Mariner and Nicol weren’t the types to brag about their past playing exploits, though they did put their Revs charges in their place with a long-running tradition at practice.
“All the players used to love to challenge Paul and Steve to a game called Horseshoes, which is a game of precision and skill with a soccer ball,” said Williams. “And in the four years that I was there, no players ever beat them. When they would come back into the locker room, they had a big whiteboard and they would adjust the score that was written on the scoreboard: Mariner & Nicol 2,343 – they would wipe out the 2,343 and put 2,345 – Opposition 0. They loved to take the mickey out of all the players.”
Mariner collected enough wild tales – we haven’t even mentioned the time he got kicked out of a Van Morrison concert for making more noise than the main act – to pen an autobiography, “Paul Mariner: My Rock and Roll Football Story,” slated to hit shelves in October with a foreword written by Gillan.
His loved ones had hoped he would stave off his glioblastoma long enough to see it released.

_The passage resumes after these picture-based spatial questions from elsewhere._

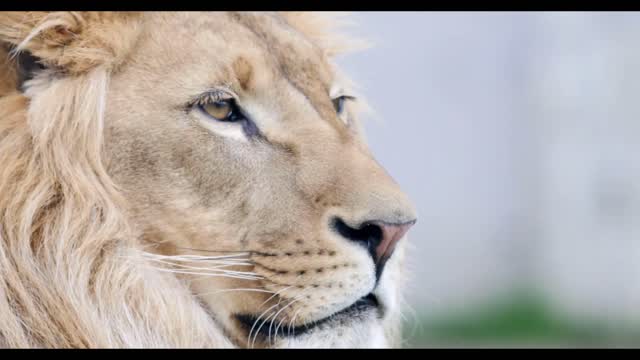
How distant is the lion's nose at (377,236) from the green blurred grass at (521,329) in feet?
17.1

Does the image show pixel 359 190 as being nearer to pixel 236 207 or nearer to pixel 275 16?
pixel 236 207

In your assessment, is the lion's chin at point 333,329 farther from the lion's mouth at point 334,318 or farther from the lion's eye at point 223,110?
the lion's eye at point 223,110

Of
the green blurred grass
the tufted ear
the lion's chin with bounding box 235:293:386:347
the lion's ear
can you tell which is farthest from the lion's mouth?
the green blurred grass

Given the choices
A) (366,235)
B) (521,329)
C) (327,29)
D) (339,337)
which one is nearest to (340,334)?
(339,337)

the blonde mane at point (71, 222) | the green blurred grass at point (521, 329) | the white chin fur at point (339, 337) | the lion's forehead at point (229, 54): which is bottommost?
the green blurred grass at point (521, 329)

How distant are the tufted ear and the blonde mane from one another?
544 mm

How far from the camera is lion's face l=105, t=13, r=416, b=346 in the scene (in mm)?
1844

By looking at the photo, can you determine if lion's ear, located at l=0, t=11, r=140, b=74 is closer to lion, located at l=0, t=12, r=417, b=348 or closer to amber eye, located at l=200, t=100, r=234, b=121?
lion, located at l=0, t=12, r=417, b=348

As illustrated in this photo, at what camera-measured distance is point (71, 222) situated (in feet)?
6.10

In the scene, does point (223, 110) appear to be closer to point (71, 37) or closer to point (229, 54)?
point (229, 54)

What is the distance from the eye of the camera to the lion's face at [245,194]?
1.84 meters

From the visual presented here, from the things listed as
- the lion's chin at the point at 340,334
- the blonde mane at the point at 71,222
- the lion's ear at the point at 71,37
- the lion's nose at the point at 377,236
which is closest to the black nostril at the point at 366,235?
the lion's nose at the point at 377,236

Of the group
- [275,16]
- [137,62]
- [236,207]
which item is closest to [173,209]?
[236,207]

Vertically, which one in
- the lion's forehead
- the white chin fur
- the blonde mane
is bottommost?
the white chin fur
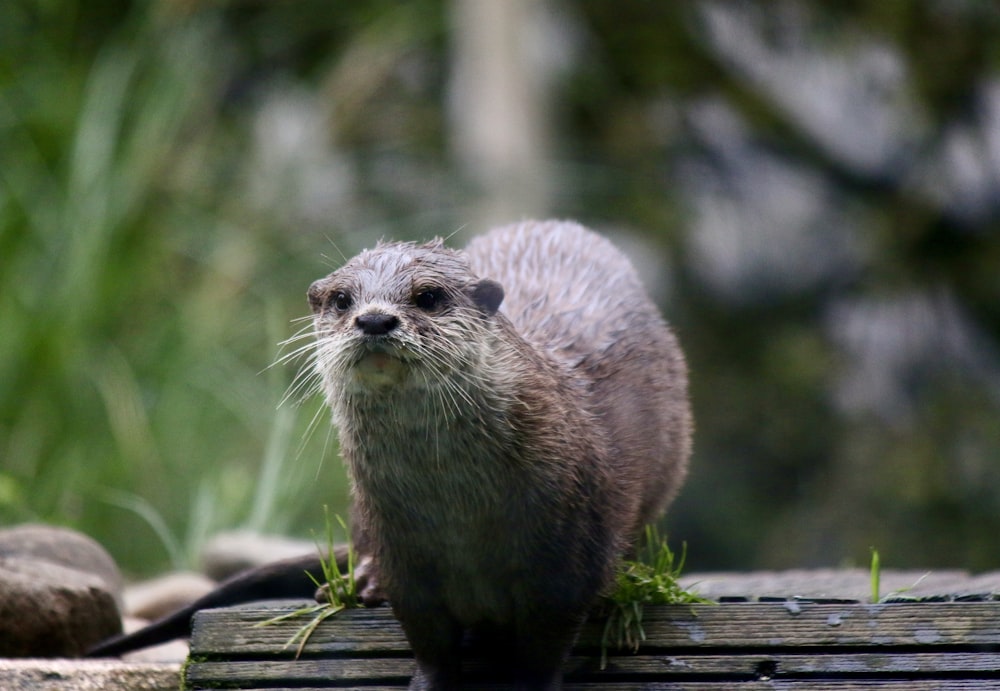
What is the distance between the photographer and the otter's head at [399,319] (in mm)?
1832

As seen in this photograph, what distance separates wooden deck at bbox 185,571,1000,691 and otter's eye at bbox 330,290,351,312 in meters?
0.57

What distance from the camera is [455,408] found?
189cm

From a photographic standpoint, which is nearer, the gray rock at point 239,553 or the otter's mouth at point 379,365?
the otter's mouth at point 379,365

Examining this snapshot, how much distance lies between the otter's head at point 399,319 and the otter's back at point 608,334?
0.86ft

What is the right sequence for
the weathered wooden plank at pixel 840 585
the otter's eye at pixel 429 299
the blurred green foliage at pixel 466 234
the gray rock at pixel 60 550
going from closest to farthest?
1. the otter's eye at pixel 429 299
2. the weathered wooden plank at pixel 840 585
3. the gray rock at pixel 60 550
4. the blurred green foliage at pixel 466 234

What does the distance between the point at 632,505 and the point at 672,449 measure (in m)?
0.40

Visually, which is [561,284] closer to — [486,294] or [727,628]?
[486,294]

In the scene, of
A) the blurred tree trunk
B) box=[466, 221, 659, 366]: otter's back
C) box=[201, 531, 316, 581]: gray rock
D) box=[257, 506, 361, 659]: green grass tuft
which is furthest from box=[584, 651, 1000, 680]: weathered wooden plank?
the blurred tree trunk

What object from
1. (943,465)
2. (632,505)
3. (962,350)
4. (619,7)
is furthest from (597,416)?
(619,7)

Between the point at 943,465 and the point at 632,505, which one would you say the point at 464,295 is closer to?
the point at 632,505

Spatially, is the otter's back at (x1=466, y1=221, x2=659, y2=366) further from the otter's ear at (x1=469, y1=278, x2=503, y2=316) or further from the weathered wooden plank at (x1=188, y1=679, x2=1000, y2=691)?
the weathered wooden plank at (x1=188, y1=679, x2=1000, y2=691)

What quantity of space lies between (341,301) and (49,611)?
102cm

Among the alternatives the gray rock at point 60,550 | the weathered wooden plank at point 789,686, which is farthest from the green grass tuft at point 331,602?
the gray rock at point 60,550

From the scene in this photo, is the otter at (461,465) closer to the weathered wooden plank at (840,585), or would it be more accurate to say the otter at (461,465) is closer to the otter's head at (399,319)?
the otter's head at (399,319)
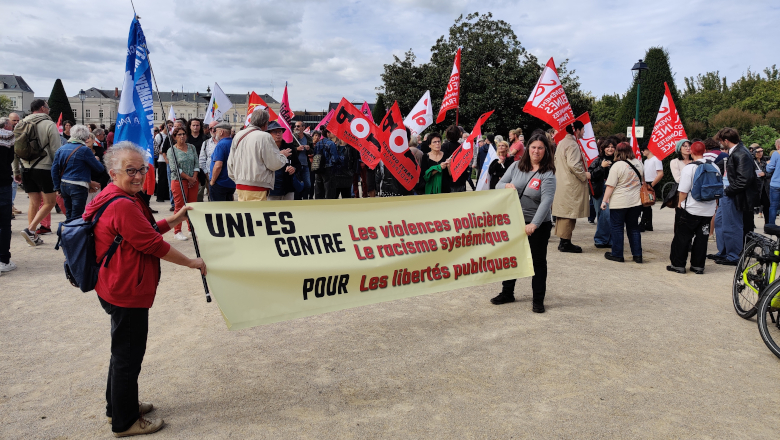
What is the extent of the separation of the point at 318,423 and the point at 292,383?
2.07ft

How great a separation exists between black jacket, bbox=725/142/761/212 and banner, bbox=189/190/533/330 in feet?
15.7

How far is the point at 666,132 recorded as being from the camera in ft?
35.3

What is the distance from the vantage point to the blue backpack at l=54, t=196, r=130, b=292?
2.88 meters

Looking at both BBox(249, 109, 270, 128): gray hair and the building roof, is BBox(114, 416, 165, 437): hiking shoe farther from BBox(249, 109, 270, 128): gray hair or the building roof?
the building roof

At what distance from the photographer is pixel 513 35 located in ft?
127

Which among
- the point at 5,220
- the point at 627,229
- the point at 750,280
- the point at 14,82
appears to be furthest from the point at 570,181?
the point at 14,82

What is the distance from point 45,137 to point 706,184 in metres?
10.0

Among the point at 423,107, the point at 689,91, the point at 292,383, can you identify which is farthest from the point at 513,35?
the point at 292,383

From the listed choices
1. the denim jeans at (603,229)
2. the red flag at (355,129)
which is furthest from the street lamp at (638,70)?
the red flag at (355,129)

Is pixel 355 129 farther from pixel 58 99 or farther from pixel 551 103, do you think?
pixel 58 99

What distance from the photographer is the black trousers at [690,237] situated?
7504 mm

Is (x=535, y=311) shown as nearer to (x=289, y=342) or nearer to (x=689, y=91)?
(x=289, y=342)

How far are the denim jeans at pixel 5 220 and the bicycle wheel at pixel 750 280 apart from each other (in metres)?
8.89

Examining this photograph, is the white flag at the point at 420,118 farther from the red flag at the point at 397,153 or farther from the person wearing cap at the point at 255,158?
the person wearing cap at the point at 255,158
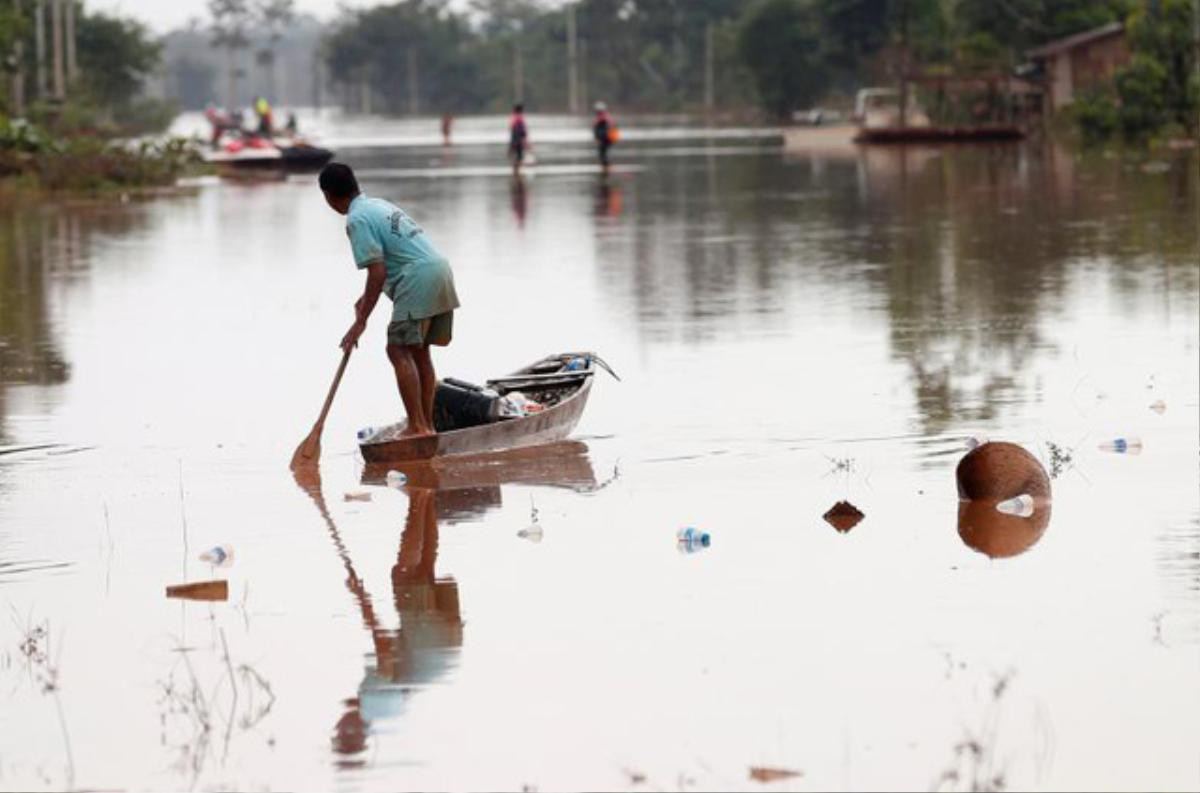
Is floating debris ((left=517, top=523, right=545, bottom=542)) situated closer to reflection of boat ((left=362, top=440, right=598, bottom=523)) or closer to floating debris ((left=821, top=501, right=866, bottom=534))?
reflection of boat ((left=362, top=440, right=598, bottom=523))

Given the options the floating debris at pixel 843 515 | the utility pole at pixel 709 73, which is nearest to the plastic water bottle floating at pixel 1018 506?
the floating debris at pixel 843 515

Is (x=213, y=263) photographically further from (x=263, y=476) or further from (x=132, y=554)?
(x=132, y=554)

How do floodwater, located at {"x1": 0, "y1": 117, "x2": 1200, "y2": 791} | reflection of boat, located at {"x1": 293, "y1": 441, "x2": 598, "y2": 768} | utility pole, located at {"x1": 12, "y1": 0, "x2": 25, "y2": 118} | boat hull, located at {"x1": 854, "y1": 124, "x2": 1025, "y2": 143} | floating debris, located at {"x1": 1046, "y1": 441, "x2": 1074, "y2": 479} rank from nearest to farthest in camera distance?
1. floodwater, located at {"x1": 0, "y1": 117, "x2": 1200, "y2": 791}
2. reflection of boat, located at {"x1": 293, "y1": 441, "x2": 598, "y2": 768}
3. floating debris, located at {"x1": 1046, "y1": 441, "x2": 1074, "y2": 479}
4. utility pole, located at {"x1": 12, "y1": 0, "x2": 25, "y2": 118}
5. boat hull, located at {"x1": 854, "y1": 124, "x2": 1025, "y2": 143}

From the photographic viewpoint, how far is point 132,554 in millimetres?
11062

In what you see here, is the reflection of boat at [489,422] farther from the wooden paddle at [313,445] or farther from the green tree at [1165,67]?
the green tree at [1165,67]

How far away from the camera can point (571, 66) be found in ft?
562

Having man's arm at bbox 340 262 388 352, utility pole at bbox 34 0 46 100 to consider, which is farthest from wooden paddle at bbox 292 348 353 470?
utility pole at bbox 34 0 46 100

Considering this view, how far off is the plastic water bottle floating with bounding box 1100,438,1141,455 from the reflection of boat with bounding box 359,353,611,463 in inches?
114

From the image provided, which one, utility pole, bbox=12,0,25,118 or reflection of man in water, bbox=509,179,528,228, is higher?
utility pole, bbox=12,0,25,118

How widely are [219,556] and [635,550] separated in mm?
1751

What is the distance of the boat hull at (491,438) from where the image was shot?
523 inches

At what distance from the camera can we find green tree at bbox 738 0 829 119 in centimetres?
11056

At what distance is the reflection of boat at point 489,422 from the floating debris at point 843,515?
2.64 meters

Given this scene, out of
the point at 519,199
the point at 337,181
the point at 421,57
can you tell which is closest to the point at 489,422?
the point at 337,181
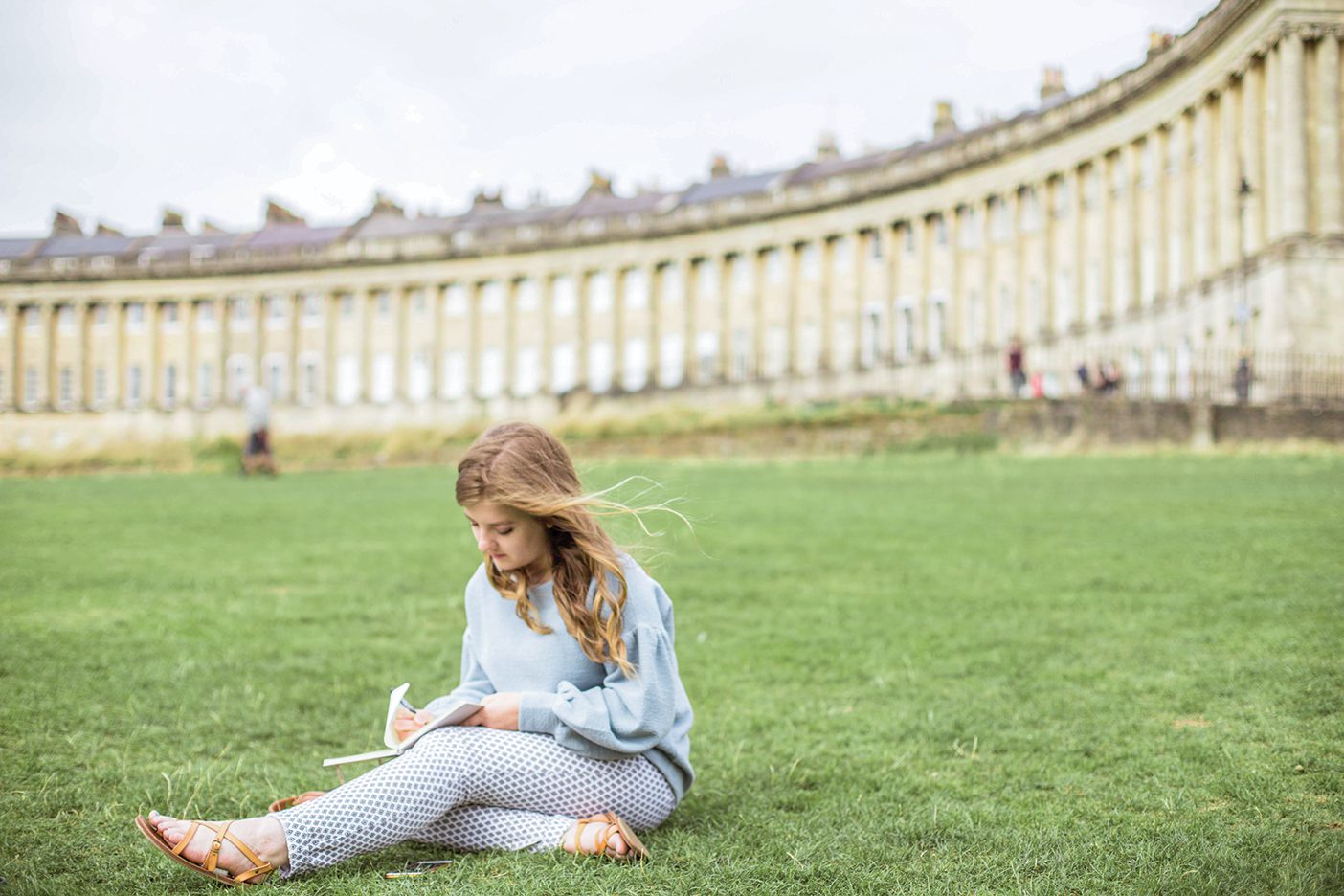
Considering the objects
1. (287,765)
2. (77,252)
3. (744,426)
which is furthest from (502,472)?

But that occasion, like Sunday’s homage, will provide another opportunity to remember the beautiful soul who lit up every room he entered.
“He was in pain. He was uncomfortable. He was not himself. So I'm choosing to celebrate Paul vs. being sad about what it is,” said Twellman.
“You could see with Paul, he would pal around with world-famous footballers and equipment managers in equal measure. It wasn't based on title or status, it was based on fondness and compatibility,” said Feldman.
“Mariner was larger than life, but it wasn't fake in any way. It was so pure, so genuine. One of his expressions was, ‘I take as I find.’ He judged people based on his feeling about them, the way they carry themselves, how genuine they were. It didn’t matter who they were.”